Problem statement>
Find the line containing "Which object from" in the material below; copy that line and all following lines exactly.

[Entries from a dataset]
· · ·
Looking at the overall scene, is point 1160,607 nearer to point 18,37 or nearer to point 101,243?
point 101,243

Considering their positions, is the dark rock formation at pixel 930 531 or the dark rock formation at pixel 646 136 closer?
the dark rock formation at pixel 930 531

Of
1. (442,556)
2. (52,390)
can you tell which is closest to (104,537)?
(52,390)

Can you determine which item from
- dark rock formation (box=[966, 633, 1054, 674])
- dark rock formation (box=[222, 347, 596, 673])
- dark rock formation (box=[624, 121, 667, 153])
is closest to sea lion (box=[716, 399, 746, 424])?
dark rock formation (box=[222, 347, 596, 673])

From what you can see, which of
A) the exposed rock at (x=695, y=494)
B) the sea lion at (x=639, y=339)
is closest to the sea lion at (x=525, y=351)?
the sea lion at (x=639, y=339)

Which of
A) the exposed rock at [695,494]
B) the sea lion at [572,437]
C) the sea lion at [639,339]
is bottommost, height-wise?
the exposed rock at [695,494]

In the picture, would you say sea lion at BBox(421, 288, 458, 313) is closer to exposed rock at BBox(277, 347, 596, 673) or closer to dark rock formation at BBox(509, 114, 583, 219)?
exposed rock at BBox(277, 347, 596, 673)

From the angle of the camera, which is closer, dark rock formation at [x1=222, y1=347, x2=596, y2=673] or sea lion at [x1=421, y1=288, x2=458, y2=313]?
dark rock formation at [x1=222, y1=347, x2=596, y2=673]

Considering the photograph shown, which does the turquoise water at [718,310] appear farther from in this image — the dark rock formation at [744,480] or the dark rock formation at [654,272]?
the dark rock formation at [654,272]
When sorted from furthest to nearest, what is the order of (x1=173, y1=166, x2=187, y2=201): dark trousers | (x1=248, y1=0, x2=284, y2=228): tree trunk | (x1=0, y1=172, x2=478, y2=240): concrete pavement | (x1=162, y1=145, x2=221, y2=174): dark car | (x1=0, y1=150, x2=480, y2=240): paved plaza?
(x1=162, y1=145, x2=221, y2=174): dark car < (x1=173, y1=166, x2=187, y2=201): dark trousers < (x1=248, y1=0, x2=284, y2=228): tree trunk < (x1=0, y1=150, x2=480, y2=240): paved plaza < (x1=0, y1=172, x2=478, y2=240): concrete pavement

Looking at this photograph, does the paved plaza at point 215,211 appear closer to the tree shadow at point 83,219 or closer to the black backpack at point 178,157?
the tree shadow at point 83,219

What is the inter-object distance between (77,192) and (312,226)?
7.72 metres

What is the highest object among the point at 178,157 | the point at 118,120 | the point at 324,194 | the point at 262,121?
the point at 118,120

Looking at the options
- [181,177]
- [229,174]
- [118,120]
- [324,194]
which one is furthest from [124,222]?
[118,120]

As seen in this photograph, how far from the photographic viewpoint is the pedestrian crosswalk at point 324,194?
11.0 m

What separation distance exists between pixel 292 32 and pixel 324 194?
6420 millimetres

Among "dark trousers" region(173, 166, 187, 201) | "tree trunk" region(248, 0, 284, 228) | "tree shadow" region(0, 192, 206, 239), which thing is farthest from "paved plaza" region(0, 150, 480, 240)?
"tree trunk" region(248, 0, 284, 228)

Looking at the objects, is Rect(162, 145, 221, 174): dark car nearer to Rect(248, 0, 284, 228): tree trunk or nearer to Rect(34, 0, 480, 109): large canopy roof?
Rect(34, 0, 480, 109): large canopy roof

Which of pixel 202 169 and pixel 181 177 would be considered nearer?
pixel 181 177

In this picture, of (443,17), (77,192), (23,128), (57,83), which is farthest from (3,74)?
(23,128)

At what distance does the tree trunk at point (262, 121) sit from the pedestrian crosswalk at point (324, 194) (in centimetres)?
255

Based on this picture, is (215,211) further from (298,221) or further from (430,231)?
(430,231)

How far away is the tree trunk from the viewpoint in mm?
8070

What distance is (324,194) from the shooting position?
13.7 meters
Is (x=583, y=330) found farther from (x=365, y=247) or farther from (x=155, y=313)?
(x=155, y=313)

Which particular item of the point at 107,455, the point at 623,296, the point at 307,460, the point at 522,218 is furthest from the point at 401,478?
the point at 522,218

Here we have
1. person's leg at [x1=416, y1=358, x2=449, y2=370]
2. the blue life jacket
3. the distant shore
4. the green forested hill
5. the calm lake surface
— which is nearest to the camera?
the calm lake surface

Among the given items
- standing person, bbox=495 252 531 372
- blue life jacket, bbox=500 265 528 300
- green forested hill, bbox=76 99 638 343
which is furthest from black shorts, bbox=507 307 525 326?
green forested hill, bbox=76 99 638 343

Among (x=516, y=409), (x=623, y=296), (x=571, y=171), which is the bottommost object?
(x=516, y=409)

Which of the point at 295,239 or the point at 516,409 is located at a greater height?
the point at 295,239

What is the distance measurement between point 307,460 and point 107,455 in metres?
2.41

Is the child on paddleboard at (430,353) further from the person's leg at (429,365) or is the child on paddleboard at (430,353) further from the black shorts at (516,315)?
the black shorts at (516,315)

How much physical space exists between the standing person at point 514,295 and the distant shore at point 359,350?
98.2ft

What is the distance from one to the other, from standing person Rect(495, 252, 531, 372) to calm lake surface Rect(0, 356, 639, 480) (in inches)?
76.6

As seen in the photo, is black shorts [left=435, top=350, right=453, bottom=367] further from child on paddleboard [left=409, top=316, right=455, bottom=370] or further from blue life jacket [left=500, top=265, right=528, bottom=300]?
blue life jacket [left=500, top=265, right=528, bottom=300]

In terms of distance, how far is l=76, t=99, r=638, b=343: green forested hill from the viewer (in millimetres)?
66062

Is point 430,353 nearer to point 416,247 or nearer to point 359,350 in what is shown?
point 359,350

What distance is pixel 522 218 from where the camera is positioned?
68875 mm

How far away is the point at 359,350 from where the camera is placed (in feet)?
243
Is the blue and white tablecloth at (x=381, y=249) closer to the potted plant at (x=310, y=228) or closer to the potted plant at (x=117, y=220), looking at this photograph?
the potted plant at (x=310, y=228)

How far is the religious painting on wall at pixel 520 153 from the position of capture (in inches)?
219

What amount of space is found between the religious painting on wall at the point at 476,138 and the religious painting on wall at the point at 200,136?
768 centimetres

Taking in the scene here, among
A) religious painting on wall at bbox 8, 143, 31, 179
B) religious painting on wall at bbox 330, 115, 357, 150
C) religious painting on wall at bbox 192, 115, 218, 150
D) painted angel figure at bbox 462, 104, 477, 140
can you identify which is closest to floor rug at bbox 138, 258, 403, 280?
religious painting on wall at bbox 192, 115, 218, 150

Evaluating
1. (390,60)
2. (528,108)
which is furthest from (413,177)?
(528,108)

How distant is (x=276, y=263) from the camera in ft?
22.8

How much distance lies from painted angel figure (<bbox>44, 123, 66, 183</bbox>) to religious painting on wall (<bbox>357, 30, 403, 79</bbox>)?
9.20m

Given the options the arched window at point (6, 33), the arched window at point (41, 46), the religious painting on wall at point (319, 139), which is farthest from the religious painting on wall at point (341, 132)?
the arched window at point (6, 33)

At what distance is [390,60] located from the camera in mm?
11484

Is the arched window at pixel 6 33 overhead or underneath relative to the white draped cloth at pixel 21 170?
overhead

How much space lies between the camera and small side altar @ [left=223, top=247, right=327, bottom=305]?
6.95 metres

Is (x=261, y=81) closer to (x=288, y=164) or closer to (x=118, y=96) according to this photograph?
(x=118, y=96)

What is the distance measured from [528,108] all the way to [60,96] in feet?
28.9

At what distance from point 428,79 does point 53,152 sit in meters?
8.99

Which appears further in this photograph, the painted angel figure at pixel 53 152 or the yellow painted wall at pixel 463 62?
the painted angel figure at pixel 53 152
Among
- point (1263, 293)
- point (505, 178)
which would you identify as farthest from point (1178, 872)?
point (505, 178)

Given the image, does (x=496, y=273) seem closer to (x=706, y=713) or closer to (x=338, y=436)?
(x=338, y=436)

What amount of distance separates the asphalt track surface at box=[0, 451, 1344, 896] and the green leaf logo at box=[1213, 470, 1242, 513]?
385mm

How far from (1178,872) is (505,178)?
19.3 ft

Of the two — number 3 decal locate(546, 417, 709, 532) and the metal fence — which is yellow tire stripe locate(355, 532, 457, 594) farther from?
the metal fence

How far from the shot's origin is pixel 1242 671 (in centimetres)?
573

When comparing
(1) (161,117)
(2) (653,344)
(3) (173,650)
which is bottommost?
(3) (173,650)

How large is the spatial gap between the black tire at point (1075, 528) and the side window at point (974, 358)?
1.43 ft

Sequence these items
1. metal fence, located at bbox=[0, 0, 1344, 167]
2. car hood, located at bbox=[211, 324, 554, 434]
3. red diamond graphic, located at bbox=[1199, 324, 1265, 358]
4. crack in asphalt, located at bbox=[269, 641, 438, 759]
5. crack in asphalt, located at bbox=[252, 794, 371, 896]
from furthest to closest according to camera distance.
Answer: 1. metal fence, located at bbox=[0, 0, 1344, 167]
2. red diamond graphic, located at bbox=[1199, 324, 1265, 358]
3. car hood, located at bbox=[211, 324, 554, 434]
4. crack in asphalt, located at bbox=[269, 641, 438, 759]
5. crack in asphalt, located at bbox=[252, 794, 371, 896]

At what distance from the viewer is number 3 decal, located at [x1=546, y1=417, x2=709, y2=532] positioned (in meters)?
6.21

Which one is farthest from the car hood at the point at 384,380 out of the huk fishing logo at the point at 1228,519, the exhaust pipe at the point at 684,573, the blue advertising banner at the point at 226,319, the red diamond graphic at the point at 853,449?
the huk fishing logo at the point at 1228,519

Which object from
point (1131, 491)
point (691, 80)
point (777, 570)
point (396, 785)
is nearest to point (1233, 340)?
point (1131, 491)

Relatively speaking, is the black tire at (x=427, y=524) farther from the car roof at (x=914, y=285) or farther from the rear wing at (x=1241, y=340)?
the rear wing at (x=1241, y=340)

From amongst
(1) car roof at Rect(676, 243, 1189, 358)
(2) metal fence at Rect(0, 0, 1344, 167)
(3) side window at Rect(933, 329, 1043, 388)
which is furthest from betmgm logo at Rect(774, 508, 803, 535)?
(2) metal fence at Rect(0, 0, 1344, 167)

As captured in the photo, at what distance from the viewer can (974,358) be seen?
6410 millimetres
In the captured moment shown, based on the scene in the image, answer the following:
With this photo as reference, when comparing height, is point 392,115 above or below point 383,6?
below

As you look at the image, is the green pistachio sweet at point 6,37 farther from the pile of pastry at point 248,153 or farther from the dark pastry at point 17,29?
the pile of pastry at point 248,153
· · ·
Worked answer>
Which object from
point (1131, 491)
point (691, 80)
point (777, 570)
point (396, 785)
is nearest to point (1233, 340)?
point (1131, 491)

Relatively speaking, is the black tire at (x=427, y=524) farther from the car roof at (x=914, y=285) or farther from the rear wing at (x=1241, y=340)?
the rear wing at (x=1241, y=340)

From amongst
(1) car roof at Rect(676, 243, 1189, 358)
(2) metal fence at Rect(0, 0, 1344, 167)
(3) side window at Rect(933, 329, 1043, 388)
which is furthest from betmgm logo at Rect(774, 508, 803, 535)?
(2) metal fence at Rect(0, 0, 1344, 167)

As captured in the photo, at what distance from the viewer can (974,358) be seen?
6410 millimetres
In the captured moment shown, based on the scene in the image, answer the following:
With this photo as reference, when comparing height, is point 392,115 above or below point 383,6?
below

As you look at the image, is the green pistachio sweet at point 6,37 farther from the pile of pastry at point 248,153 or farther from the dark pastry at point 17,29?
the pile of pastry at point 248,153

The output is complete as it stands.